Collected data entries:
>>

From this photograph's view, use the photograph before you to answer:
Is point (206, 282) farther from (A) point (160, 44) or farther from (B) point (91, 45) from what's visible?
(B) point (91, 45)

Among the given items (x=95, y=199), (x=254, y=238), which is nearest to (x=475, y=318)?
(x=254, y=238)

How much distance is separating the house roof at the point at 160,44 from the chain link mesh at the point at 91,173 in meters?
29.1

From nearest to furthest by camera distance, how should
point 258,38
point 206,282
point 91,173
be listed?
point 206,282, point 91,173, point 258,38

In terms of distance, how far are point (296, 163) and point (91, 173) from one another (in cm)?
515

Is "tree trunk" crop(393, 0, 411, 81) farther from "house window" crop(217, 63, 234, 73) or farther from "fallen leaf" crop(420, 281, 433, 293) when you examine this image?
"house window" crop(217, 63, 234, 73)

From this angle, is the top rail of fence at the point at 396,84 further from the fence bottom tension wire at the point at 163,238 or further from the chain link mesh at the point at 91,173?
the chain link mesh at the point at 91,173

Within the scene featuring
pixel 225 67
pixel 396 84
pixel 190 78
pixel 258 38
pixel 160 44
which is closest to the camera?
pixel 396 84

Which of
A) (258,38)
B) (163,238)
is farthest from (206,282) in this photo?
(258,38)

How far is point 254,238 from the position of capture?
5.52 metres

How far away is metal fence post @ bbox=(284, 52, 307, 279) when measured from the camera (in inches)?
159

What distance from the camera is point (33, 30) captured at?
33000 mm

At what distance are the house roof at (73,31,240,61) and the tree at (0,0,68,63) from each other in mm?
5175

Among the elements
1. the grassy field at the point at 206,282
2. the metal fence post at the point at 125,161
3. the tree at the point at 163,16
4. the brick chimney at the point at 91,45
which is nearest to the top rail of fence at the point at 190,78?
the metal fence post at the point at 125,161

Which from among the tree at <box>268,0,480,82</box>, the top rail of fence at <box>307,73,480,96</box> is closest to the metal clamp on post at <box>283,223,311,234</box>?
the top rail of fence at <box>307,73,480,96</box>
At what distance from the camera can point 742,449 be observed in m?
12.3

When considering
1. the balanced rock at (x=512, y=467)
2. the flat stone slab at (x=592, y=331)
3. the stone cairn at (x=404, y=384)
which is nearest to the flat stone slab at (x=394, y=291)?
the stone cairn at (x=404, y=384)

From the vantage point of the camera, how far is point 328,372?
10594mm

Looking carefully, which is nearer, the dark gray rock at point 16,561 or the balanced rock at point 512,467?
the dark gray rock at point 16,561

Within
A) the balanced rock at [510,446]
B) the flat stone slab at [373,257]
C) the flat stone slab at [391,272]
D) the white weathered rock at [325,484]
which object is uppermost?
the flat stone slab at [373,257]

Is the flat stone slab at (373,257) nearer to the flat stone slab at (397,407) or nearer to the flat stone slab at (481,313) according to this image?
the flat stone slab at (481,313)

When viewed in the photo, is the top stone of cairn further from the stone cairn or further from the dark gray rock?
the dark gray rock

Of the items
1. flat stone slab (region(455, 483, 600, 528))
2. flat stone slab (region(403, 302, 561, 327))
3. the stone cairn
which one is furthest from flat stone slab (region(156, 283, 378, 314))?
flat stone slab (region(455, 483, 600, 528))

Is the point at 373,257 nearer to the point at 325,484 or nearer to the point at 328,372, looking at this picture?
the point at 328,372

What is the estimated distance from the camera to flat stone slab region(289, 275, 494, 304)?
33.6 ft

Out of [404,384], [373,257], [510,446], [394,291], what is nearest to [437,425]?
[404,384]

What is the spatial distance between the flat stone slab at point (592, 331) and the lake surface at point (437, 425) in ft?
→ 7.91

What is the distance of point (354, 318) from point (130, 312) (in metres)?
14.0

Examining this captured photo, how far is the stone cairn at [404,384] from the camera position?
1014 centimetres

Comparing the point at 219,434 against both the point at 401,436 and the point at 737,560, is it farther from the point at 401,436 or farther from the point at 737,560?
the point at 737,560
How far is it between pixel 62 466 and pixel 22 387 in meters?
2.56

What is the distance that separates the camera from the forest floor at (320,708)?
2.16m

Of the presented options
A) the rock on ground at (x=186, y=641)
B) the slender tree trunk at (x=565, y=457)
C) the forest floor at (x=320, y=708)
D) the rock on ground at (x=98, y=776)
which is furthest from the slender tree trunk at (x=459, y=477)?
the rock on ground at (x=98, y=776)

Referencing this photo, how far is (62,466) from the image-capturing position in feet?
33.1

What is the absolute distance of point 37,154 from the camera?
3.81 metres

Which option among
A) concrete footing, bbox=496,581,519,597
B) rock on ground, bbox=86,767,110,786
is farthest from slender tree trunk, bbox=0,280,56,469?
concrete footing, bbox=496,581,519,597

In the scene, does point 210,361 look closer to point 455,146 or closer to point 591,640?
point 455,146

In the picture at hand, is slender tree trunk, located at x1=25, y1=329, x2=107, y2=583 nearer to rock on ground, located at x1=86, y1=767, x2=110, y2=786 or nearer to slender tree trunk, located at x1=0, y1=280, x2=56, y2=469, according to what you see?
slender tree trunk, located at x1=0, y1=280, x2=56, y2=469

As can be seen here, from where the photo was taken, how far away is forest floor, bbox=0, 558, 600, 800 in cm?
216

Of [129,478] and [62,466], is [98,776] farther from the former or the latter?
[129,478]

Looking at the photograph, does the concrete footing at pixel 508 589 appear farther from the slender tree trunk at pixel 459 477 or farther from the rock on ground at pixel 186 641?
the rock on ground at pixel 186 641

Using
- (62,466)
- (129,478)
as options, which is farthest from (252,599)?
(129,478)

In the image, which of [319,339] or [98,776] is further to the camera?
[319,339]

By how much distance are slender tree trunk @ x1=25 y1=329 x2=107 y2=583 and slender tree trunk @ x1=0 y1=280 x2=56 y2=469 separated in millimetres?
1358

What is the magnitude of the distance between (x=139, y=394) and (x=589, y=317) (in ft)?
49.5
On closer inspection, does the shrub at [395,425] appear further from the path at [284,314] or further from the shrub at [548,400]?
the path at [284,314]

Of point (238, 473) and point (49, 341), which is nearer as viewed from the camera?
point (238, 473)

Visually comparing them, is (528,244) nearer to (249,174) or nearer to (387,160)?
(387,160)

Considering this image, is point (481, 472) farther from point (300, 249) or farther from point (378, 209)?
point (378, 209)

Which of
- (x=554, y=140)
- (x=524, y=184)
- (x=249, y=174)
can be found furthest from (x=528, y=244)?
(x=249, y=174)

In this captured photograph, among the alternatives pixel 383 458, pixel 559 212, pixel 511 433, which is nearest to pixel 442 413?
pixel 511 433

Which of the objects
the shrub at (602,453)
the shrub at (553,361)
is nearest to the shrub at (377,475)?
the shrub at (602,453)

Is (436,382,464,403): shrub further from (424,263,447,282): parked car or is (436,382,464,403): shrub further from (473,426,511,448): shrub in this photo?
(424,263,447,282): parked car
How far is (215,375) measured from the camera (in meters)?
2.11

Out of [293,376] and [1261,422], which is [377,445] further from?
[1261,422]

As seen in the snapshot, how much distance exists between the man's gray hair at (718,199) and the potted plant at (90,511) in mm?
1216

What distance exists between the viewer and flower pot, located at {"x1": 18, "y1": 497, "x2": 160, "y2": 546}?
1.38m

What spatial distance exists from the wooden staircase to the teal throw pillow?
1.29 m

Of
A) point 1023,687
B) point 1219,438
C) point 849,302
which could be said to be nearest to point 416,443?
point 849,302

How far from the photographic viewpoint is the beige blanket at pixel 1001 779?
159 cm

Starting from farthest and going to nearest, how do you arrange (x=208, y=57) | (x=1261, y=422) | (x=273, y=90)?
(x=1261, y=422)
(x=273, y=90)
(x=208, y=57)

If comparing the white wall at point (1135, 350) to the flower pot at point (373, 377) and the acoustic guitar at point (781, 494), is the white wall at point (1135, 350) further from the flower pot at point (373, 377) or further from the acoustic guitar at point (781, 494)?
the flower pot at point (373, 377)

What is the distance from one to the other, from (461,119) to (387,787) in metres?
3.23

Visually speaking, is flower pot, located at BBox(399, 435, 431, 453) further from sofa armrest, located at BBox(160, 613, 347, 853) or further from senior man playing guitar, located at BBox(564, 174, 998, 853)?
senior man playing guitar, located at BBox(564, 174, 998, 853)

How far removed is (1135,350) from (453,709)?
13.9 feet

<<

## TASK DETAILS
Format the stretch of the listing from the line containing "Visually speaking, is" through the end of the listing as a Markdown table with the columns Row and Line. Number each line in Row, and omit blank lines.

## EXERCISE SOLUTION
| Row | Line |
|---|---|
| 1 | Visually speaking, is flower pot, located at BBox(399, 435, 431, 453) further from sofa armrest, located at BBox(160, 613, 347, 853) or further from senior man playing guitar, located at BBox(564, 174, 998, 853)? |
| 2 | senior man playing guitar, located at BBox(564, 174, 998, 853) |
| 3 | How far removed is (1135,350) from (453,709)? |
| 4 | 13.9 feet |